Nested CV for Unbiased Hyperparameter Tuning

python

from sklearn.model_selection import GridSearchCV, cross_val_score
 
inner_cv = KFold(n_splits=3, shuffle=True, random_state=1)
outer_cv = KFold(n_splits=5, shuffle=True, random_state=2)
 
param_grid = {'alpha': [0.01, 0.1, 1.0, 10.0, 100.0]}
gs = GridSearchCV(Ridge(), param_grid=param_grid, cv=inner_cv)
 
# Outer CV gives unbiased estimate of model-with-tuning performance
nested_score = cross_val_score(gs, X, y, cv=outer_cv, scoring='r2')
print(f"Nested CV R²: {nested_score.mean():.4f}")  # Unbiased
 
# Without nesting: optimistic by ~0.5–3% depending on dataset
flat_score = cross_val_score(Ridge(alpha=1.0), X, y, cv=outer_cv, scoring='r2')
print(f"Flat CV R²: {flat_score.mean():.4f}")

The inner loop tunes hyperparameters; the outer loop measures generalization. Grid search works here because alpha is a single 1D parameter with 5 values. Once you have 4+ parameters or log-scale ranges, replace the inner GridSearchCV with Optuna.

Hyperparameter Tuning with Optuna

Optuna replaces GridSearchCV while fitting naturally inside the same nested-CV structure. Each trial is a function call that proposes a configuration, evaluates it with inner CV, and returns the score.
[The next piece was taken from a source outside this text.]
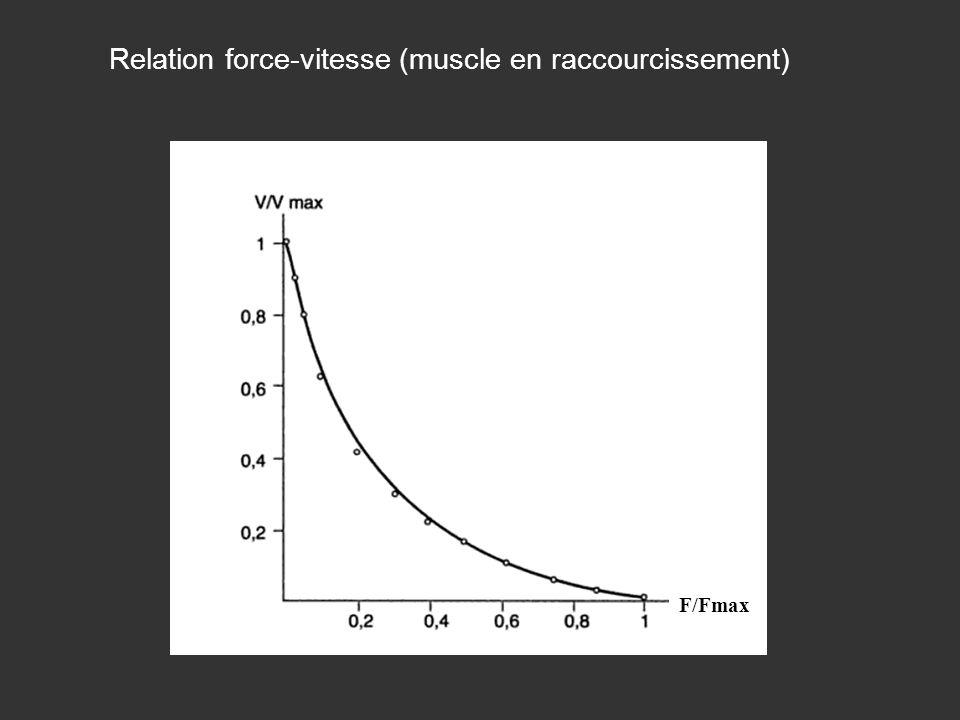 Relation force-vitesse (muscle en raccourcissement) F/Fmax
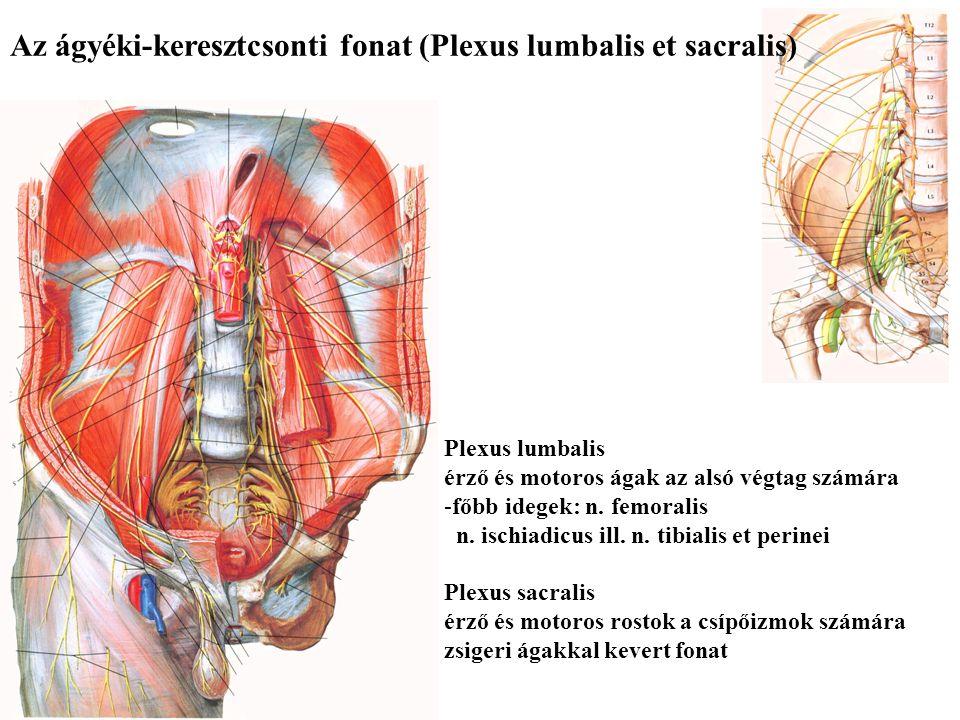 A karfonat (Plexus brachialis) Érző és motoros ágak a felső végtag számára -főbb idegek: n. medianus, n. ulnaris, n. radialis Motoros ágak a felszínes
Optuna's TPE sampler then uses that result to guide the next proposal.

python

import optuna
from sklearn.ensemble import GradientBoostingRegressor
from sklearn.model_selection import KFold, cross_val_score
 
optuna.logging.set_verbosity(optuna.logging.WARNING)
 
def objective(trial):
    # Define the search space — mixed types, log scale, conditional params
    params = {
        'n_estimators':    trial.suggest_int('n_estimators', 50, 500),
        'max_depth':       trial.suggest_int('max_depth', 2, 8),
        'learning_rate':   trial.suggest_float('learning_rate', 1e-3, 0.3, log=True),
        'min_samples_leaf': trial.suggest_int('min_samples_leaf', 1, 20),
        'subsample':       trial.suggest_float('subsample', 0.5, 1.0),
        'max_features':    trial.suggest_categorical('max_features', ['sqrt', 'log2', None]),
    }
    model = GradientBoostingRegressor(**params, random_state=42)
    inner_cv = KFold(n_splits=5, shuffle=True, random_state=42)
    scores = cross_val_score(
        model, X_trainval, y_trainval,
        cv=inner_cv, scoring='r2', n_jobs=-1,
    )
    return scores.mean()
 
study = optuna.create_study(
    direction='maximize',
    sampler=optuna.samplers.TPESampler(seed=42),
)
study.optimize(objective, n_trials=100)
 
print(f"Best CV R²: {study.best_value:.4f}")
print(f"Best params:")
for k, v in study.best_params.items():
    print(f"  {k}: {v}")

Best CV R²: 0.8317
Best params:
  n_estimators: 387
  max_depth: 5
  learning_rate: 0.0412
  min_samples_leaf: 3
  subsample: 0.82
  max_features: None

This beats the hand-picked n_estimators=200 baseline (0.793) by ~4% with zero manual iteration. The key improvement comes from the learning_rate/n_estimators trade-off — Optuna discovers that more trees at a lower rate generalizes better than fewer trees at the default rate.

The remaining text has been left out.